**Görev listesi:**
a) Yazılımın telif hukukundaki yerini anlatan alıntıdan "Yazılım kendisi bir" ifadesinden "bir iş yapmaktadır." ifadesine kadar olan kısmı hiç değiştirmeden yazın.
b) Yazılımın telif ve patent açısından durumunu ele alan alıntıyı son cümlesinden sonra devam ettirin.

Yazılım, telif hukuku bakımından önemi haiz olabilecek çeşitli ifade/expression unsurları içerir. Bunlar yazılımın yapısı, kaynak ve makina kodu, amacı, çalıştırıldığındaki arayüzü ve diğer görsel özellikler olabilir. Telif hakkı ihlalinin belirlenmesinde iki eserin hatırı sayılır benzerlik gösterip göstermemesi hakim tarafından normal bir insanın algısı esas alınarak gerçekleştirilegelmiştir. Ancak yazılımın kaynak kodu veya mkina kodu söz konusu olduğunda bu mümkün değildir. Bu insan tarafından algılanabilir olmadığı için bu konuda mahkemeler bilirkişi görüşüne başvurmaktadırlar. Yazılı eserler düşünüldüğünde, eserin özgün kurgusu, karakaterler gibi dille ifade edilenlerin ötesinde telif korumasını haiz unsurlar bulunur. Yazılımlar söz konusu olduğunda, bu dille ifade edilmemiş unsurların ne ölçüde fikir ne ölçüde ifade/expression olduğu sorusuna cevap bulmak güçleşmektedir.  Aşağıda patentlerle ilgili olarak görüleceği gibi burada da,  yazılım koruması ve fikirlerin koruma altına alınamayacağı prensibi ile çelişmektedir.  

 

 

 

 

Yazılım kendisi bir fikri ürün olarak hukuki planda kafa karışıklığı yaratmıştır. Klasik fikri hak teorsi koruma konusunu “makina (fayadalı nesne)” ve “ifade” şeklinde iki grupta değerlendirmektedir.  Birincisi patent, ikincisi telif hakkı ile korunurken yazılım, aşağıda görüleceği üzere her iki boyutu da içerirmiş gibi görünebilmektedir.  Program veya makina dilinde yazılmış komutlar olarak baktığımızda yazılımın bir ifade biçimi ortaya koyduğu ve telif hakkı çerçevesinde değerlendirilmesi gerektiği açıktır. Ancak aynı yazılım bilgisayara yüklendiği zaman bir makina gibi davranmakta[19] ve gözle görülür bir iş yapmaktadır.

**Veri kesiti:**

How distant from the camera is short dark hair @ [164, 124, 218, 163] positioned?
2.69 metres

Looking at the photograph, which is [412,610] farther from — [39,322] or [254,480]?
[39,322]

**Cevaplar:**
a)
Yazılım kendisi bir fikri ürün olarak hukuki planda kafa karışıklığı yaratmıştır. Klasik fikri hak teorsi koruma konusunu “makina (fayadalı nesne)” ve “ifade” şeklinde iki grupta değerlendirmektedir.  Birincisi patent, ikincisi telif hakkı ile korunurken yazılım, aşağıda görüleceği üzere her iki boyutu da içerirmiş gibi görünebilmektedir.  Program veya makina dilinde yazılmış komutlar olarak baktığımızda yazılımın bir ifade biçimi ortaya koyduğu ve telif hakkı çerçevesinde değerlendirilmesi gerektiği açıktır. Ancak aynı yazılım bilgisayara yüklendiği zaman bir makina gibi davranmakta[19] ve gözle görülür bir iş yapmaktadır.

b)
 

 

Yazılım, patent ve telif hakkının, gerek kavramsal gerekse koruma boyutunda içiçe geçtiği bir alandır. Yazılım üzerinde telif hakkı bulunması onu bir fikir ifadesi sayıp koruma altına alırrken, bir yandan da patent koruması onu bir buluş sayarak fiziki nesne benzeri bir statü tanımaktadır.[20]

 

Bilgisayarlı iletişim ve yazılım öncesinde oldukça fonksiyonel bir hukuki ayrım oluşturan, ifade, süreç (process) ve makina kavramları bugün için yazılımla ilgili fikri hak sorunları bakımından çözümsüzlüğün temel unsurudur.

 

Ekonomik pencereden bakacak olduğumuzda,

 

b)    Patent korumasının kapsamı

 

 

 

 

c)     Uluslararası Antlaşmalar ve yazılım patenti

 

 

WTO ve TRIPS Anlaşmaları bilgisayar yazılımlarını, telif hakkı korumasında kabul etmiş ve bu çerçevede bilgisayar kaynak kodunun izinsiz kopyalanarak kullanılmasını engellemiştir. Ancak yazılımların TRIPS Anlaşmasının 27. Maddesi çerçvesinde, patent hakkına konu olup olamayacağı  cevasızdır. Günümüzde yazılım koruması bakımından en tartışmalı konu olan patent, yazılımlara uygulandığında izinsiz kopyalmayı engellemenin ötesine geçerek, aynı programlama tekniğinin başka programcılarca da kullanılmasını engelleyecek sonuçlar doğurmaktadır.  Aynı programlama tekniğinin değişik bir uygulaması telif hakkı ihlali oluşturmazken[21], patent hakkını ihlal etmektedir. Bu durumda aynı programlama tekniğini tamamen kendi çabasıyla ortaya çıkaran sonraki bir programcı patent hakkı ihlali iddiasına muhatap olacaktır.

 

Patent hukuku en baştan beri, bilimsel gerçeklerin, matematiksel formül ve ifadelerin patent korumasına konu olamayacağını kabul eder.[22] Başlangıçta gerek AB, gerekse ABD Hukuku bu görüşü koruduysa da, 1990’lı yıllara gelindiğinde  ABD Mahkemeleri yazılım patentlerini yaygın şekilde tanımaya başladılar.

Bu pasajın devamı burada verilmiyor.